Journal of the Royal Society Interface | 2007
Dustin J. Penn; Elisabeth Oberzaucher; Karl Grammer; Gottfried Fischer; Helena A. Soini; Donald Wiesler; Milos V. Novotny; Sarah J. Dixon; Yun Xu; Richard G. Brereton
Individuals are thought to have their own distinctive scent, analogous to a signature or fingerprint. To test this idea, we collected axillary sweat, urine and saliva from 197 adults from a village in the Austrian Alps, taking five sweat samples per subject over 10 weeks using a novel skin sampling device. We analysed samples using stir bar sorptive extraction in connection with thermal desorption gas chromatograph–mass spectrometry (GC–MS), and then we statistically analysed the chromatographic profiles using pattern recognition techniques. We found more volatile compounds in axillary sweat than in urine or saliva, and among these we found 373 peaks that were consistent over time (detected in four out of five samples per individual).

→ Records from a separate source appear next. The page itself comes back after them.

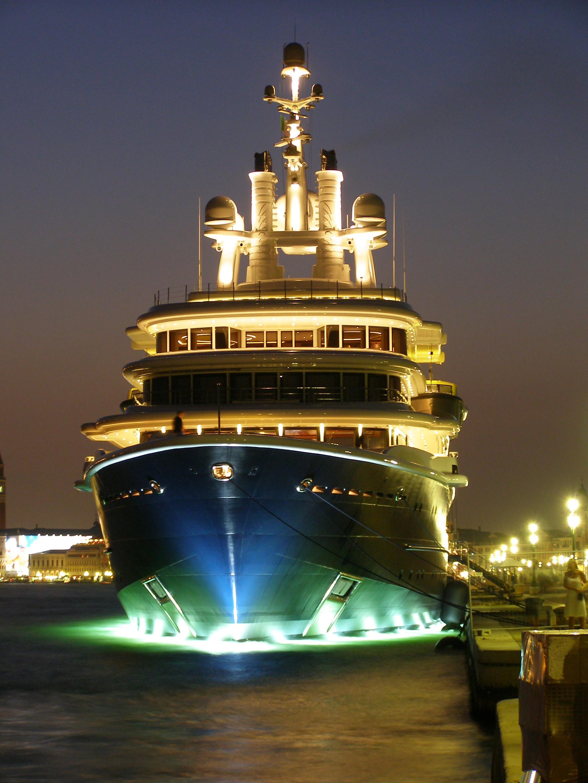 Evening: Yacht LUNA's Profile Captured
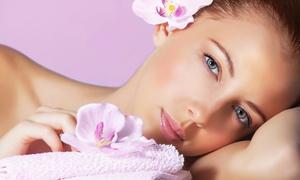 L'Elite: Massaggio, pulizia viso completa, ceretta totale, manicure e pedicure, smalto da L'Elite (sconto fino a 81%)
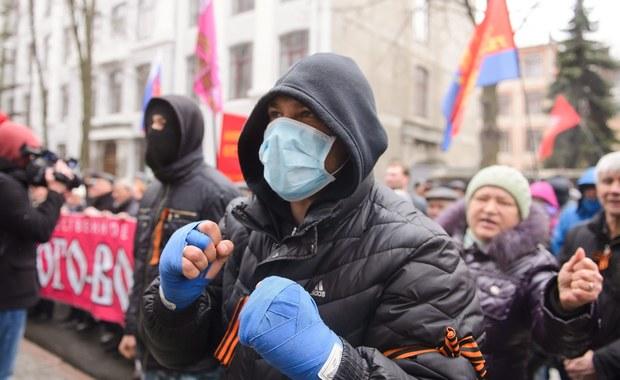 """Ukraina: Wojsko wkracza do akcji. """"Dialog głuchych w ONZ"""""""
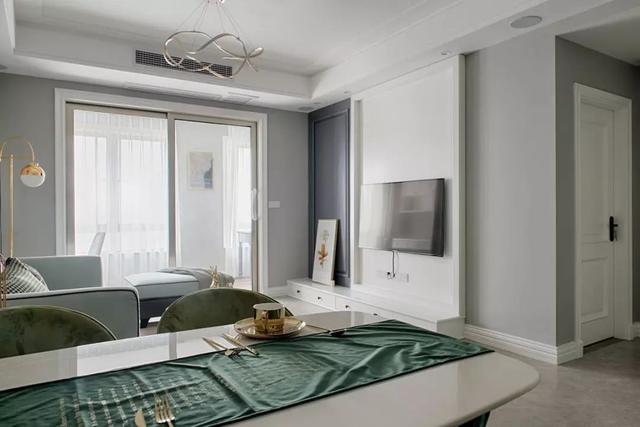 现代轻奢客厅装修案例
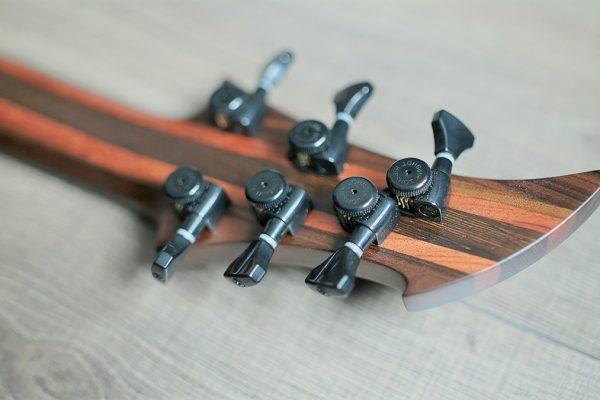 Megalodon – Изготовление гитар на заказ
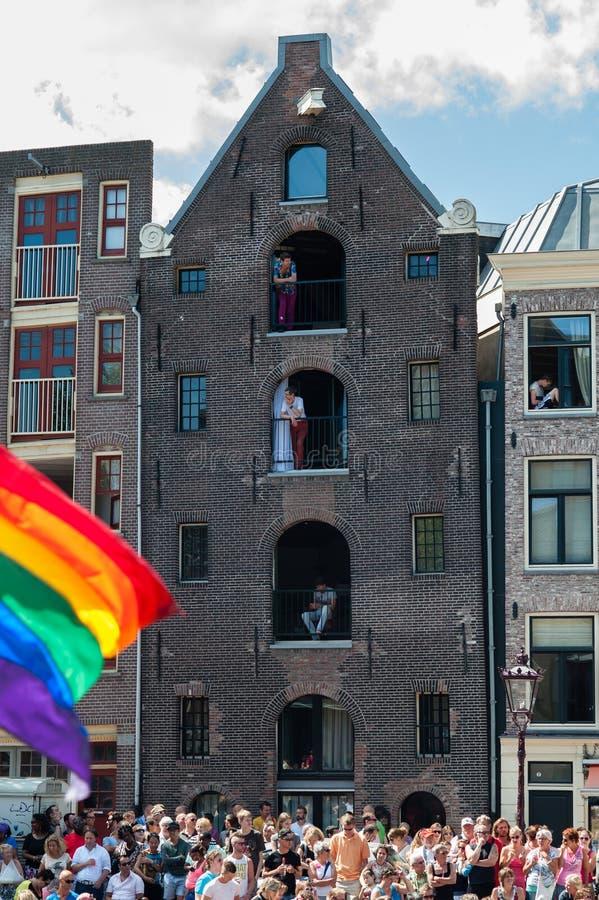 Amsterdam während der homosexuellen Kanal-Parade stockfotografie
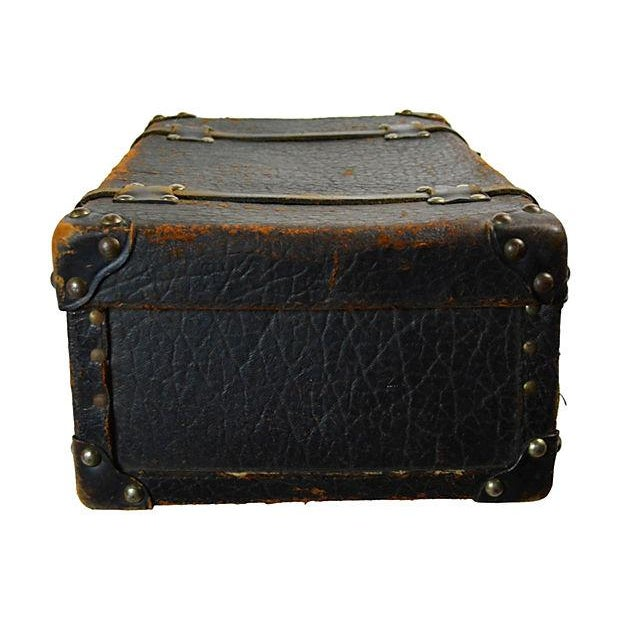 Traditional Vintage European Leather Suitcase For Sale - Image 3 of 6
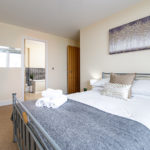 Athena Stays Serviced Apartments Acc ... Airbnb Booking.com Birmingham 3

Among these candidate compounds, we found individually distinct and reproducible GC–MS fingerprints, a reproducible difference between the sexes, and we identified the chemical structures of 44 individual and 12 gender-specific volatile compounds. These individual compounds provide candidates for major histocompatibility complex and other genetically determined odours. This is the first study on human axillary odour to sample a large number of subjects, and our findings are relevant to understanding the chemical nature of human odour, and efforts to design electronic sensors (e-nose) for biometric fingerprinting and disease diagnoses.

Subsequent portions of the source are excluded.